### SOURCE TEXT
========

The population of the United States is aging rapidly, with most Baby Boomers now in their 50s and 60s. According to the Senior Market Advisor, in 20 years we’re going to need 36,000 geriatricians, vastly more than the approximately 7,000 we have now. And the number of new medical school graduates who are heading into the field of geriatrics is falling, due in large part to the fact that geriatrics just doesn’t pay as well as most other specialties. That makes sense, as medical care for nearly all seniors in the US is paid by Medicare. And for those who need long term care in a nursing home, 68% are on Medicaid. Specialties that are primarily reimbursed by private health insurance tend to be much more lucrative than those that are mostly reimbursed by Medicare and Medicaid. In addition to the financial aspect, geriatrics is a difficult profession, requiring a special kind of person who can work with end of life issues, dementia, and patients who just don’t heal as well as their younger counterparts.
It’s understandable why geriatrics isn’t the most sought-after specialty among medical students, and it would seem like a perfect scenario for a bit of financial incentive from Uncle Sam. But Chris Langston at Health AGEnda explains how the health care reform legislation is actually going to provide much more financial incentives (in the form of loan repayment programs) to doctors who choose pediatrics than to those who choose geriatrics.

========

### EXERCISE SET
a – Transcribe the part of the geriatrics passage that opens with the words containing "It’s understandable why" and closes with "who choose geriatrics.".
b – According to the geriatrics passage, what percentage of people who need long-term care in a nursing home are on Medicaid?
c – Resume the geriatrics passage after its last sentence, keeping the same voice and subject.

========

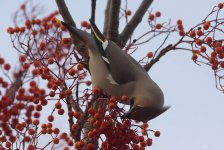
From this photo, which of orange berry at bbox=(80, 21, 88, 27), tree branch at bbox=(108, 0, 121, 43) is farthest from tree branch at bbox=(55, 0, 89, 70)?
tree branch at bbox=(108, 0, 121, 43)

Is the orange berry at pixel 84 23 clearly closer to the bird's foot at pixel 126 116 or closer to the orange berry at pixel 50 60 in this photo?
the orange berry at pixel 50 60

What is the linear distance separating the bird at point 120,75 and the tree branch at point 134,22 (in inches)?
6.2

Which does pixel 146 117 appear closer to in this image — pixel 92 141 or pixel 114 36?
pixel 92 141

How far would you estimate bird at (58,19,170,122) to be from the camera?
9.21 ft

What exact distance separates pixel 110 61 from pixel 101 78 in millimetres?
200

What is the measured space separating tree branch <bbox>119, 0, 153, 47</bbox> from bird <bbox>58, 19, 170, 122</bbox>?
0.16m

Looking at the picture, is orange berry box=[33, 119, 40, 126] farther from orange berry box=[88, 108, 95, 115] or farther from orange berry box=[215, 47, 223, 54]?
orange berry box=[215, 47, 223, 54]

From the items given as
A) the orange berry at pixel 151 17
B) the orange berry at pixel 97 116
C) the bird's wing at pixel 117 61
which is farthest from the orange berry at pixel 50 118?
the orange berry at pixel 151 17

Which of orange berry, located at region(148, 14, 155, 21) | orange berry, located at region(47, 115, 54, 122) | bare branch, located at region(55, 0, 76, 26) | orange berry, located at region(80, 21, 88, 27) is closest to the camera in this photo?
orange berry, located at region(47, 115, 54, 122)

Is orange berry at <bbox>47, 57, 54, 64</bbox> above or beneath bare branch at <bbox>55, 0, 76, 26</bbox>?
beneath

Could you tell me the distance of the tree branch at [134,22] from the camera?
11.0ft

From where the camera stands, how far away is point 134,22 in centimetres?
346

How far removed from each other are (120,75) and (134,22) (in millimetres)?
558

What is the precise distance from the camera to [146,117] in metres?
2.80
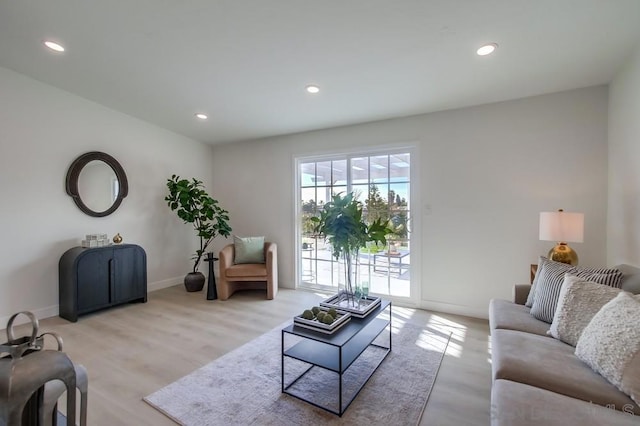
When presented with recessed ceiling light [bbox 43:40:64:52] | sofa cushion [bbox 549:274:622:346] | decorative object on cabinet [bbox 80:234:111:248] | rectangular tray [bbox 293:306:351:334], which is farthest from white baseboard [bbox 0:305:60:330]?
sofa cushion [bbox 549:274:622:346]

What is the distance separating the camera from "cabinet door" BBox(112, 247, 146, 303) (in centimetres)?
373

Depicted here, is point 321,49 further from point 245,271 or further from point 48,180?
point 48,180

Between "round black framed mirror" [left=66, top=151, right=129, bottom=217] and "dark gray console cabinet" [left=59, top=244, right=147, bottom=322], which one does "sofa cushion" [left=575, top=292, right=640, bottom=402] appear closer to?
"dark gray console cabinet" [left=59, top=244, right=147, bottom=322]

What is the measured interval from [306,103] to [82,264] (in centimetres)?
325

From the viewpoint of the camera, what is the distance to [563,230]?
2.47 m

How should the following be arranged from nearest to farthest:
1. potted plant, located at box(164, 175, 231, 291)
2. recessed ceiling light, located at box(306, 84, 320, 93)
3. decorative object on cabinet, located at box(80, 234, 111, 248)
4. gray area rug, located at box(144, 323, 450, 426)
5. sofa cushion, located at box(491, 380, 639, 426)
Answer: sofa cushion, located at box(491, 380, 639, 426)
gray area rug, located at box(144, 323, 450, 426)
recessed ceiling light, located at box(306, 84, 320, 93)
decorative object on cabinet, located at box(80, 234, 111, 248)
potted plant, located at box(164, 175, 231, 291)

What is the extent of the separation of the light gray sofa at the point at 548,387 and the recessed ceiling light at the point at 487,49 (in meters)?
1.87

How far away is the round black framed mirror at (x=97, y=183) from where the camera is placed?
366cm

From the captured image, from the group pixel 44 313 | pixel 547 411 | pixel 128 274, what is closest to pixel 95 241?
pixel 128 274

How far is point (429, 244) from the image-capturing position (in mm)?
3623

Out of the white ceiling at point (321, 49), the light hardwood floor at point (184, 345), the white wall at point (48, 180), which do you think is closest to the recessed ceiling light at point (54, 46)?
the white ceiling at point (321, 49)

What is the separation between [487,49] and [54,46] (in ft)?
12.6

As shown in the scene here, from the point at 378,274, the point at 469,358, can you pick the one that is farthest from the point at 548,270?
the point at 378,274

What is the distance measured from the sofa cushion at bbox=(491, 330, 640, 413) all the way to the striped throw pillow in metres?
0.29
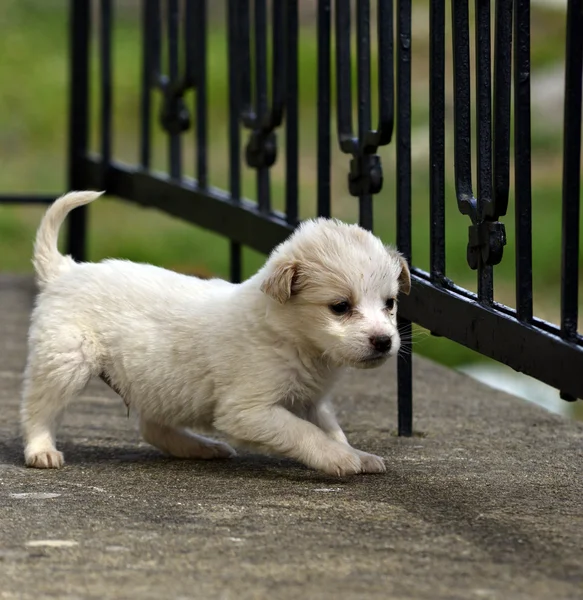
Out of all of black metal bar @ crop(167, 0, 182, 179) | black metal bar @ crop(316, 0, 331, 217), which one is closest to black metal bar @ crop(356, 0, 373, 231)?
black metal bar @ crop(316, 0, 331, 217)

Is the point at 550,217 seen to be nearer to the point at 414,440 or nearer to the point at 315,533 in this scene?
the point at 414,440

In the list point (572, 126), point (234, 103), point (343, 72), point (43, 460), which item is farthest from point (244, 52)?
point (572, 126)

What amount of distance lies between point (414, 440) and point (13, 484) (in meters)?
1.42

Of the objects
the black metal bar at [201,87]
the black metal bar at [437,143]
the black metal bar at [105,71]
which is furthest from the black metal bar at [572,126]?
the black metal bar at [105,71]

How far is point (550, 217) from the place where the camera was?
427 inches

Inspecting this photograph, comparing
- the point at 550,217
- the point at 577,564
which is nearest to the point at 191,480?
the point at 577,564

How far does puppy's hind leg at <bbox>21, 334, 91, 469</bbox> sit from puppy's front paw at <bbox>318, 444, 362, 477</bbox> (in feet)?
2.70

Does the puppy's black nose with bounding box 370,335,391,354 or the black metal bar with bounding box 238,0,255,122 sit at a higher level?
the black metal bar with bounding box 238,0,255,122

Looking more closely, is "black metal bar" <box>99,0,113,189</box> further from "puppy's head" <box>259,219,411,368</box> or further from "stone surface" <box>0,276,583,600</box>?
"puppy's head" <box>259,219,411,368</box>

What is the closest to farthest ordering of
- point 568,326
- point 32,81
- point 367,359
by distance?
point 568,326
point 367,359
point 32,81

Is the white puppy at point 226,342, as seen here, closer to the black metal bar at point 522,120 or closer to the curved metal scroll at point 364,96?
the black metal bar at point 522,120

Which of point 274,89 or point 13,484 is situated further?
point 274,89

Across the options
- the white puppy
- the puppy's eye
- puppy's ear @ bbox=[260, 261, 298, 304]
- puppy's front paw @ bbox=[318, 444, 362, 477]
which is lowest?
puppy's front paw @ bbox=[318, 444, 362, 477]

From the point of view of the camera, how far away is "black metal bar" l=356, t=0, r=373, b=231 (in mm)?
4730
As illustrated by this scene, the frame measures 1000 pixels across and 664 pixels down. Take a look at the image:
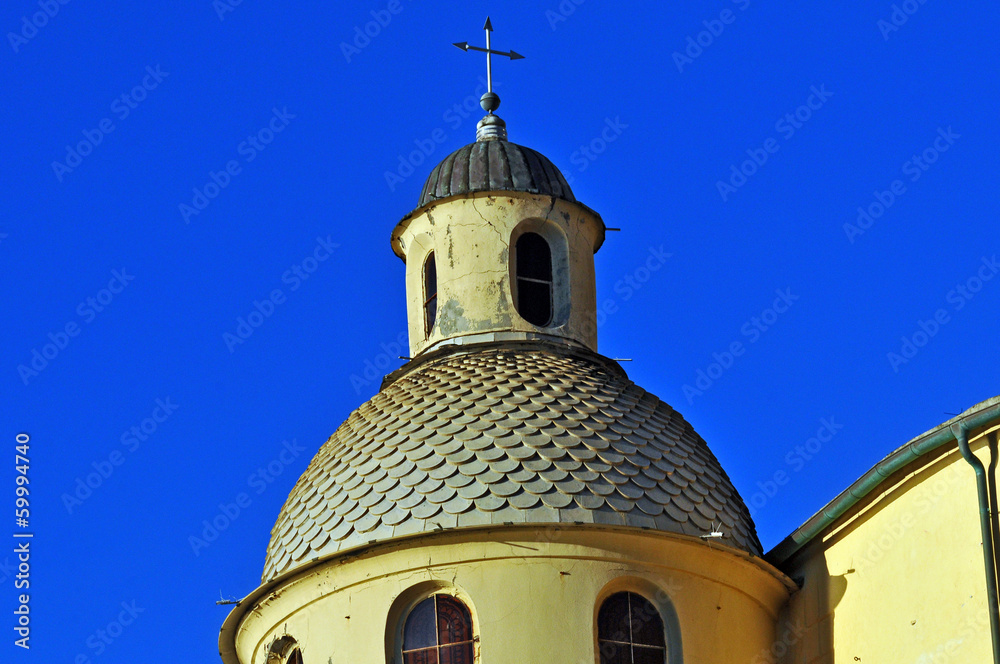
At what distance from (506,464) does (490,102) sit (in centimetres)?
744

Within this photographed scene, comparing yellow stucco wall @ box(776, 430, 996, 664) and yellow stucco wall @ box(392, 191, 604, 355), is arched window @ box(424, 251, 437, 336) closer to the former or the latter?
yellow stucco wall @ box(392, 191, 604, 355)

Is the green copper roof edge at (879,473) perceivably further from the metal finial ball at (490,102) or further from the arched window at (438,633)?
the metal finial ball at (490,102)

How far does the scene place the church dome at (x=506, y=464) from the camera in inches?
854

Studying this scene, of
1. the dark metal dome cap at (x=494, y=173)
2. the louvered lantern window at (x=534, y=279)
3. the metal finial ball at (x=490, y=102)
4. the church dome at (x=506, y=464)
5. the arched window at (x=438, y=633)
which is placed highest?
the metal finial ball at (x=490, y=102)

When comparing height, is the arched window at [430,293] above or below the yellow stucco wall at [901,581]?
above

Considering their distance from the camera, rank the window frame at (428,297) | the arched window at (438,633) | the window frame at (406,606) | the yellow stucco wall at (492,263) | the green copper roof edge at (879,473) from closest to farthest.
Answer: the green copper roof edge at (879,473) < the arched window at (438,633) < the window frame at (406,606) < the yellow stucco wall at (492,263) < the window frame at (428,297)

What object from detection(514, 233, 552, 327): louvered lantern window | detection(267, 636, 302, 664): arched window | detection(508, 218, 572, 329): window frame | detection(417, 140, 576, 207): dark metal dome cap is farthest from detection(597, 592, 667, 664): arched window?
detection(417, 140, 576, 207): dark metal dome cap

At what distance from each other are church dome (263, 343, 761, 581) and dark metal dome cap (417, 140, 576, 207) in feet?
8.53

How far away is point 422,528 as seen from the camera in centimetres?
2161

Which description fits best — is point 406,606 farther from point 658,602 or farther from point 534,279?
point 534,279

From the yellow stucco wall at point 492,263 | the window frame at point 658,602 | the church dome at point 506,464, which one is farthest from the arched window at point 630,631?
the yellow stucco wall at point 492,263

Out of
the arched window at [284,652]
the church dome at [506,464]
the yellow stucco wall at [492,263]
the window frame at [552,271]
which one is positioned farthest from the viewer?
the window frame at [552,271]

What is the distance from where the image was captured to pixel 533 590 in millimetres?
21203

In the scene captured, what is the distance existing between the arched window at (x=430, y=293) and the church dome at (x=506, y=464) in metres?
1.52
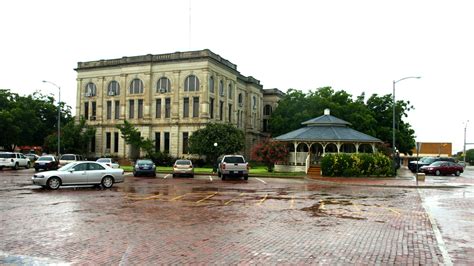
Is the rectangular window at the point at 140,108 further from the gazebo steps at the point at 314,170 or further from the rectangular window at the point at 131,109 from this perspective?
the gazebo steps at the point at 314,170

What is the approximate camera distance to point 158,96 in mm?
60031

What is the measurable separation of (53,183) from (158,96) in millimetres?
38995

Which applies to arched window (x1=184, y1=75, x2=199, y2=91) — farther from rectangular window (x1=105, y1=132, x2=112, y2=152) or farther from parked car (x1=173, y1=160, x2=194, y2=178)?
parked car (x1=173, y1=160, x2=194, y2=178)

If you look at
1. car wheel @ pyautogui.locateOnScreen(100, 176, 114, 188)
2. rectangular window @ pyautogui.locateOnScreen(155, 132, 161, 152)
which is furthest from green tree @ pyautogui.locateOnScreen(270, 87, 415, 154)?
car wheel @ pyautogui.locateOnScreen(100, 176, 114, 188)

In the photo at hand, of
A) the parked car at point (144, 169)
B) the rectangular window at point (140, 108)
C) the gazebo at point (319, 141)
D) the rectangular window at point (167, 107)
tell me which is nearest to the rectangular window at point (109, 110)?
the rectangular window at point (140, 108)

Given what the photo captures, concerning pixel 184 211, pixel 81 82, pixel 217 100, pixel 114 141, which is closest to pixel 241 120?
pixel 217 100

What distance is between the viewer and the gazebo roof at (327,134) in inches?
1705

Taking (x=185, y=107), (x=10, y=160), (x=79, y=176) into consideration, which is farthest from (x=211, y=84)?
(x=79, y=176)

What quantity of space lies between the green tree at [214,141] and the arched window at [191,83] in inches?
292

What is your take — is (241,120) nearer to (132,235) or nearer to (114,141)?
(114,141)

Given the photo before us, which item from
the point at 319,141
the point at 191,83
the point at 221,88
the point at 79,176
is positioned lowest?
the point at 79,176

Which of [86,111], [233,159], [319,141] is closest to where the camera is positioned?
[233,159]

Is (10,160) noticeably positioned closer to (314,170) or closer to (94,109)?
(94,109)

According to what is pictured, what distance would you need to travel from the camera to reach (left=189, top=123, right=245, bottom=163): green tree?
2023 inches
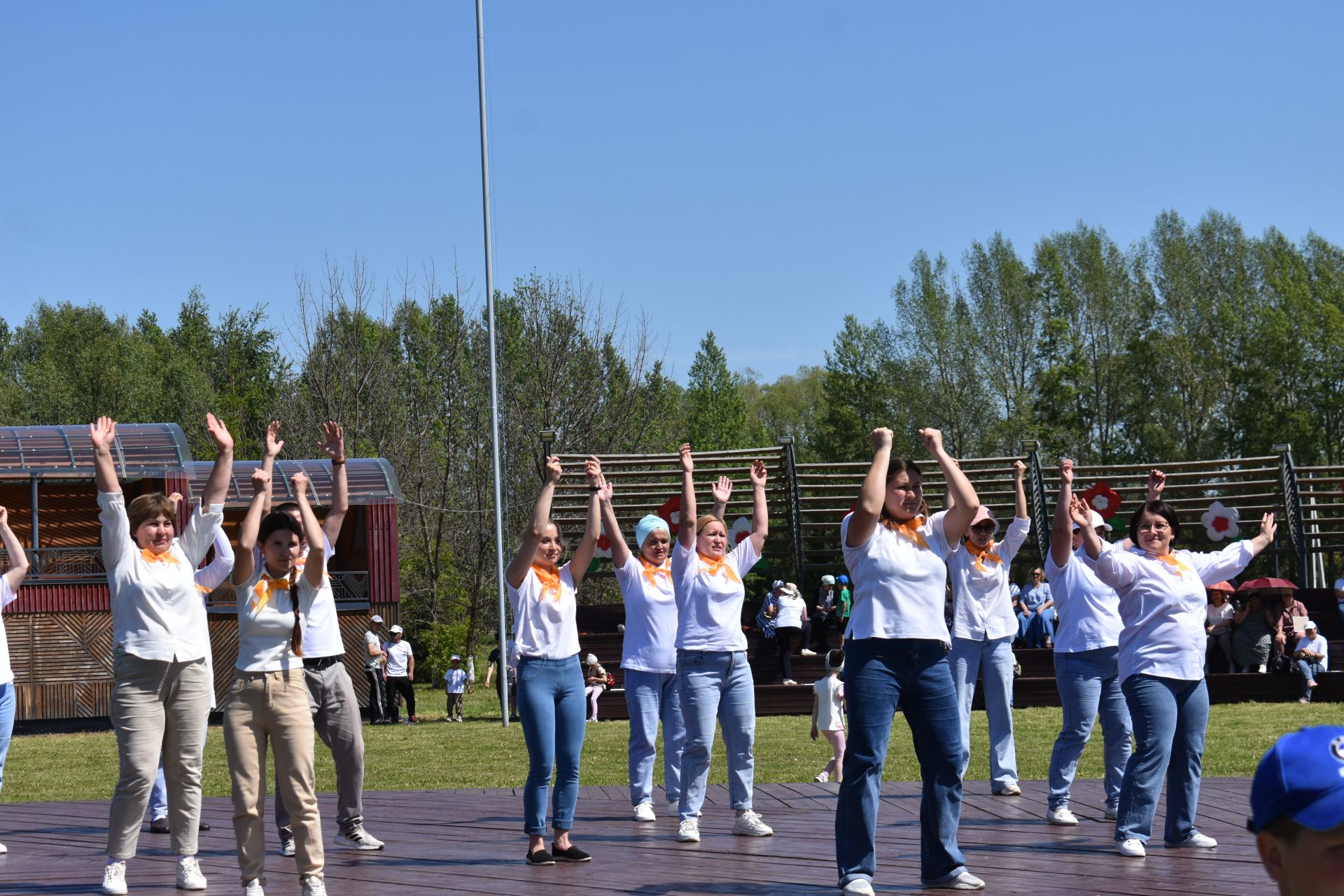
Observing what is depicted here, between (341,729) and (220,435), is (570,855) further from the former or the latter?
(220,435)

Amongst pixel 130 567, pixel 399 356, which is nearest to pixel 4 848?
pixel 130 567

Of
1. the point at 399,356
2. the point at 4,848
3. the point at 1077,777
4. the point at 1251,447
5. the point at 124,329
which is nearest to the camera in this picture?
the point at 4,848

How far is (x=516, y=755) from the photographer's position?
15047 millimetres

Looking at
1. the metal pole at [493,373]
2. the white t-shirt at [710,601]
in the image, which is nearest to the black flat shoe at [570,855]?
the white t-shirt at [710,601]

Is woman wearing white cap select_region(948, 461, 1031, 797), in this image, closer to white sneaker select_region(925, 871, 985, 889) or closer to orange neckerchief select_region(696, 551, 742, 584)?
orange neckerchief select_region(696, 551, 742, 584)

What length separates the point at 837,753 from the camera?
37.9 ft

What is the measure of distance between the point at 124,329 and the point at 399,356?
22.3 meters

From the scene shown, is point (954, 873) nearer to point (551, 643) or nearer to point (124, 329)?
point (551, 643)

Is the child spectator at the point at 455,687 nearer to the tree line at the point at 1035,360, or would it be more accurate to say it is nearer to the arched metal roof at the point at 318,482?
the arched metal roof at the point at 318,482

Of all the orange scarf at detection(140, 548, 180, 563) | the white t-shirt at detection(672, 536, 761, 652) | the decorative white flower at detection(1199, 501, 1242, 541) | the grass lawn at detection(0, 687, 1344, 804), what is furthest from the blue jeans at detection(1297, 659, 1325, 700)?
the orange scarf at detection(140, 548, 180, 563)

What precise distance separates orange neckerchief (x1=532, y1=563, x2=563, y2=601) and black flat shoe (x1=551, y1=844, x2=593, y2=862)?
1331mm

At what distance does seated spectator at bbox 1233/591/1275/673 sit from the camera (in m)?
21.5

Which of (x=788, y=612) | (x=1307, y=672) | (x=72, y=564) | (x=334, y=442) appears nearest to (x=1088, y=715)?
(x=334, y=442)

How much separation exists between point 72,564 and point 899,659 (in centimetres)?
1945
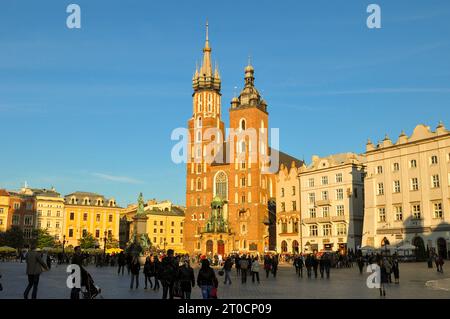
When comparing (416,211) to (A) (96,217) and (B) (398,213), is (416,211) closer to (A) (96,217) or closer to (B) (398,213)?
(B) (398,213)

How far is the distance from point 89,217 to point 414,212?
75.1 m

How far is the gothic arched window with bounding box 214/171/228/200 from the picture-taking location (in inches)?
3851

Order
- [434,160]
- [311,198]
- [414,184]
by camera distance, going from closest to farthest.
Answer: [434,160], [414,184], [311,198]

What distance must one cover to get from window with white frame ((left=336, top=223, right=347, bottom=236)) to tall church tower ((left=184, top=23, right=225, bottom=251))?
1366 inches

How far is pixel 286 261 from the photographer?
66875 mm

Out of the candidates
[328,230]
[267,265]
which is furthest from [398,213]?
[267,265]

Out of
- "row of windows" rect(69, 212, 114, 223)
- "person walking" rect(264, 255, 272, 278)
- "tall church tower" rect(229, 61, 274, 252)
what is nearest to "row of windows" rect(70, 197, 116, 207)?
"row of windows" rect(69, 212, 114, 223)

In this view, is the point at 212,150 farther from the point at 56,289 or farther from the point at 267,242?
the point at 56,289

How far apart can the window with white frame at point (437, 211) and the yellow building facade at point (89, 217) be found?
239 feet

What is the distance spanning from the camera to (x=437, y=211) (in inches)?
2154

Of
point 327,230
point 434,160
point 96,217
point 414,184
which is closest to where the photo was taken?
point 434,160

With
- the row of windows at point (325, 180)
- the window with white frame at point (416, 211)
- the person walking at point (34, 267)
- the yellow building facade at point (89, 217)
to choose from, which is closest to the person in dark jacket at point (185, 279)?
the person walking at point (34, 267)

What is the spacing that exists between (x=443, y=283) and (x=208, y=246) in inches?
2780
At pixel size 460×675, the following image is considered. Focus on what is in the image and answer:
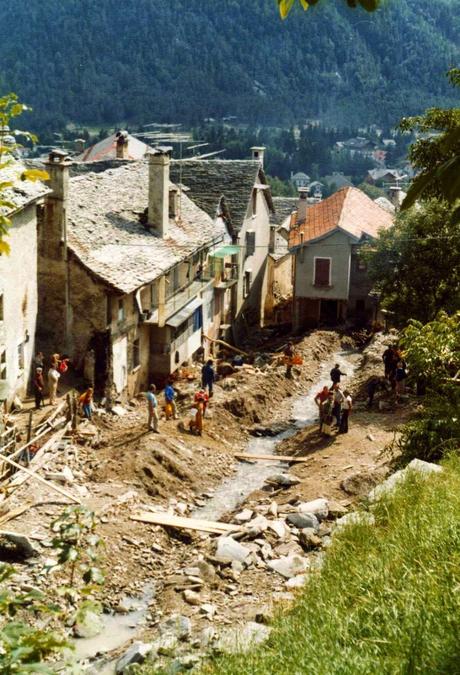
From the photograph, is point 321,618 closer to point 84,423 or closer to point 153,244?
point 84,423

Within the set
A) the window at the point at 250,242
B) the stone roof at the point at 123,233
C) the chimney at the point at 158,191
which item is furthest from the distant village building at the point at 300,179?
the chimney at the point at 158,191

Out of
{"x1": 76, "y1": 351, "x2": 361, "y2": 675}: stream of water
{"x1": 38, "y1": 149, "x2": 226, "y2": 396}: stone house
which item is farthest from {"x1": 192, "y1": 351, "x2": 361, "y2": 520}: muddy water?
{"x1": 38, "y1": 149, "x2": 226, "y2": 396}: stone house

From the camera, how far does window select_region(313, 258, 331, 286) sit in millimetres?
45188

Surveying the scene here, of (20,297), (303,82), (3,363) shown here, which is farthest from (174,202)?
(303,82)

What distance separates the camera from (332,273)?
148ft

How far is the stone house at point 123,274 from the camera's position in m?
28.7

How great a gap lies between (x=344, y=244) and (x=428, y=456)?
29077 mm

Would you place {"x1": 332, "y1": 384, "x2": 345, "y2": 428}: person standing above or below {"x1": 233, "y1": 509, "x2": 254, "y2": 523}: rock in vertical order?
below

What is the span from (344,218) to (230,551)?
31.9m

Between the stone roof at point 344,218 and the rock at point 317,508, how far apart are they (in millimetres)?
26413

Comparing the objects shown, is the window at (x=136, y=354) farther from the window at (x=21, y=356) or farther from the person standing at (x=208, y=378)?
the window at (x=21, y=356)

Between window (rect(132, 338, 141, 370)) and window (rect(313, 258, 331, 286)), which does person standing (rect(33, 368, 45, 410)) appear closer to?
window (rect(132, 338, 141, 370))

========

### OUTPUTS FOR THE TASKS
a –
It’s understandable why geriatrics isn’t the most sought-after specialty among medical students, and it would seem like a perfect scenario for a bit of financial incentive from Uncle Sam. But Chris Langston at Health AGEnda explains how the health care reform legislation is actually going to provide much more financial incentives (in the form of loan repayment programs) to doctors who choose pediatrics than to those who choose geriatrics.

b – 68%

c –
By 2030, 20% of Americans will be 65 or older. That’s a huge increase from 2008, when just under 13% of the population was 65 or older (interestingly enough, people in Colorado are a little younger than average, with just over 10% of our population in the senior category). There’s a pretty obvious need for a dramatic increase in the number of medical students entering the field of geriatrics, and it is a bit perplexing as to why the health care reform legislation didn’t put more emphasis on loan repayments and other financial incentives to encourage doctors to pursue a career in geriatrics. My guess is that as the shortage of geriatricians becomes more pressing over the next few years, we might see some additional funding aimed at solving the problem.
The Health AGEnda article was included in Grand Rounds this week.